Beta-thromboglobulin and platelet aggregation in essential hypertension and the influence of prazosin therapy.

Cor Vasa

First Medical Clinic, Faculty of Medicine, Comenius University, Bratislava, Czechoslovakia.

Published: March 1991

Plasma levels of beta-thromboglobulin, initial and total platelet aggregation (induced by adrenaline or ADP) were determined in twenty-eight normotensive subjects and thirty patients with untreated essential hypertension. After 7 days of treatment with prazosin in a dose of 2-8 mg daily the above measurements were repeated in eighteen essential hypertensive patients.
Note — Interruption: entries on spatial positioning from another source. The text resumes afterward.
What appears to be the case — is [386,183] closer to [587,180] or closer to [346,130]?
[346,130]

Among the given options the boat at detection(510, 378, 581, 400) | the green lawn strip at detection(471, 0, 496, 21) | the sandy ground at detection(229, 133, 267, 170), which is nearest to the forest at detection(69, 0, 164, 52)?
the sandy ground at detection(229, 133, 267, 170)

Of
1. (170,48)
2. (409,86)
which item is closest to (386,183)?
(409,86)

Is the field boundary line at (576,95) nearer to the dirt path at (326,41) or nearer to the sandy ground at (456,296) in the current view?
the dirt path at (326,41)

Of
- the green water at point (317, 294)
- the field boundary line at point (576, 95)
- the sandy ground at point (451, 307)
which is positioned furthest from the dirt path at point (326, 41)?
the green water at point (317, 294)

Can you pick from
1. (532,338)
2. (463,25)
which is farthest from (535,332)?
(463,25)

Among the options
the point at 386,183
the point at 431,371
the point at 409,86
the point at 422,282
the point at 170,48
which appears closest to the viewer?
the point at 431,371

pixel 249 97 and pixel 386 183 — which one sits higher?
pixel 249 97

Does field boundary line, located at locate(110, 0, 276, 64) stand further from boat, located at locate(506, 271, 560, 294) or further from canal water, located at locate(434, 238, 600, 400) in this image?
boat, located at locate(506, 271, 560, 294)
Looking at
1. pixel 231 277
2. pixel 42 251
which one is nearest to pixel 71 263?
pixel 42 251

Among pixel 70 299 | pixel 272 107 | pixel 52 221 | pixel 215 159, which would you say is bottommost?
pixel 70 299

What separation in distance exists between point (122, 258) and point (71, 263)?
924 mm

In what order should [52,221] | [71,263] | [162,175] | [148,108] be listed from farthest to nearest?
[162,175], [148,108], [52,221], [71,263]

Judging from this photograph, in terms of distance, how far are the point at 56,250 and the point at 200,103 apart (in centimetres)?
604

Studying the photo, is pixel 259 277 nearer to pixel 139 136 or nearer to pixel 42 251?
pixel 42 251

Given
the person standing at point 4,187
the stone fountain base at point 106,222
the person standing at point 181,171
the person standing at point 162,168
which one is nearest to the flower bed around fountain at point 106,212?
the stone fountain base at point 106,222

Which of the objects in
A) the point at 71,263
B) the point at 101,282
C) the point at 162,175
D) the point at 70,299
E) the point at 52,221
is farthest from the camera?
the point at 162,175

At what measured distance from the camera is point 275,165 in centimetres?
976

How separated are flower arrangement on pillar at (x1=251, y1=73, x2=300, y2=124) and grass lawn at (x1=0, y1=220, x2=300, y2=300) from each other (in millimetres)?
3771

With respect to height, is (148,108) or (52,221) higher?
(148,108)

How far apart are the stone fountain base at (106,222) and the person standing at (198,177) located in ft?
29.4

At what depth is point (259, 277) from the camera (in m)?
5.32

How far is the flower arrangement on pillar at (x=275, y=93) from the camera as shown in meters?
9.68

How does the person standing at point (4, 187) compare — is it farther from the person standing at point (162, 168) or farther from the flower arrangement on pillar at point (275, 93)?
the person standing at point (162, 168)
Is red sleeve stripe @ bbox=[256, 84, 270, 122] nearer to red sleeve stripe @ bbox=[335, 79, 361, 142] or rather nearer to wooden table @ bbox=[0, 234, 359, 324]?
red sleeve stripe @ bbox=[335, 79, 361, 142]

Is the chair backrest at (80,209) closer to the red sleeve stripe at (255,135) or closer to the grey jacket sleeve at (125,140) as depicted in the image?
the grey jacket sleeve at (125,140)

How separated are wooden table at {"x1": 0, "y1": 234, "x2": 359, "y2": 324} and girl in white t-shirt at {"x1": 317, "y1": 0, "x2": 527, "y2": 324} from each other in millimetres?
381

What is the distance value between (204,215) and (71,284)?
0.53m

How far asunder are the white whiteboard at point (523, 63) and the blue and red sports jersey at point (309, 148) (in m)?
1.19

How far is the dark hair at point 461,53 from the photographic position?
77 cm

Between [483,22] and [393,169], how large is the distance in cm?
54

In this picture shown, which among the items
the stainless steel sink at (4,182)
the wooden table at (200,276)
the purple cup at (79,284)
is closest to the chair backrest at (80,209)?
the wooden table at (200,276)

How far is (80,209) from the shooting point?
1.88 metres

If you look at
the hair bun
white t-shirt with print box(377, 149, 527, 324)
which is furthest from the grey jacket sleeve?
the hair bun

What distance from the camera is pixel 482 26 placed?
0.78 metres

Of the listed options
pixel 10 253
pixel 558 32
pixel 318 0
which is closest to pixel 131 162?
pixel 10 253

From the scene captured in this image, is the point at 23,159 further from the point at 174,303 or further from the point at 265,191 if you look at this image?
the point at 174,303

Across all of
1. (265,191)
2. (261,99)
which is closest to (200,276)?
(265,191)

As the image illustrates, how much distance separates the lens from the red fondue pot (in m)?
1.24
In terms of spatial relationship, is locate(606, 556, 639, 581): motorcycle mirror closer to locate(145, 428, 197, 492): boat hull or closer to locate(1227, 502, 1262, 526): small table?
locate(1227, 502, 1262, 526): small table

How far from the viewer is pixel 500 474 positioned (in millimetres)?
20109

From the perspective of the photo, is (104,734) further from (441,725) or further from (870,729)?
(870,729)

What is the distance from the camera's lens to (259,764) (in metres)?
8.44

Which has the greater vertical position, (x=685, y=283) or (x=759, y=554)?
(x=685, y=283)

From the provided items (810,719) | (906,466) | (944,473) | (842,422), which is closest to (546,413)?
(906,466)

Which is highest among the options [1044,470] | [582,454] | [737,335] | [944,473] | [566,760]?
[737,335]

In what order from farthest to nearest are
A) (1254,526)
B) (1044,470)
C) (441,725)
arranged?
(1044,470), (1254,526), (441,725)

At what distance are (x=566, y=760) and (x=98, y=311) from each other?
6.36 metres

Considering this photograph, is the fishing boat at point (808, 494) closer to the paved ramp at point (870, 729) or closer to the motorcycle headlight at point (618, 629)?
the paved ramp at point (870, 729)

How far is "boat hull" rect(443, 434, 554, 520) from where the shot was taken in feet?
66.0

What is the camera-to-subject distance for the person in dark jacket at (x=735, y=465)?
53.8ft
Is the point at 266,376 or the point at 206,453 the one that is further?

A significant increase in plasma levels of beta-thromboglobulin, initial and total adrenaline- and ADP-induced platelet aggregation was found in hypertensives. Prazosin restored the mean arterial blood pressure in hypertensives to normal, but it had no significant influence either on increased beta-thromboglobulin levels or on platelet aggregation. The results show that increased in vivo activation as well as increased platelet aggregation need not be restored to normal after effective decrease of blood pressure. The results suggest that a combination of drugs with an antihypertensive and antiplatelet (antiaggregating) effect (or use of a drug with both an antihypertensive and antiaggregating effect) can further decrease the development of severe complications of essential hypertension.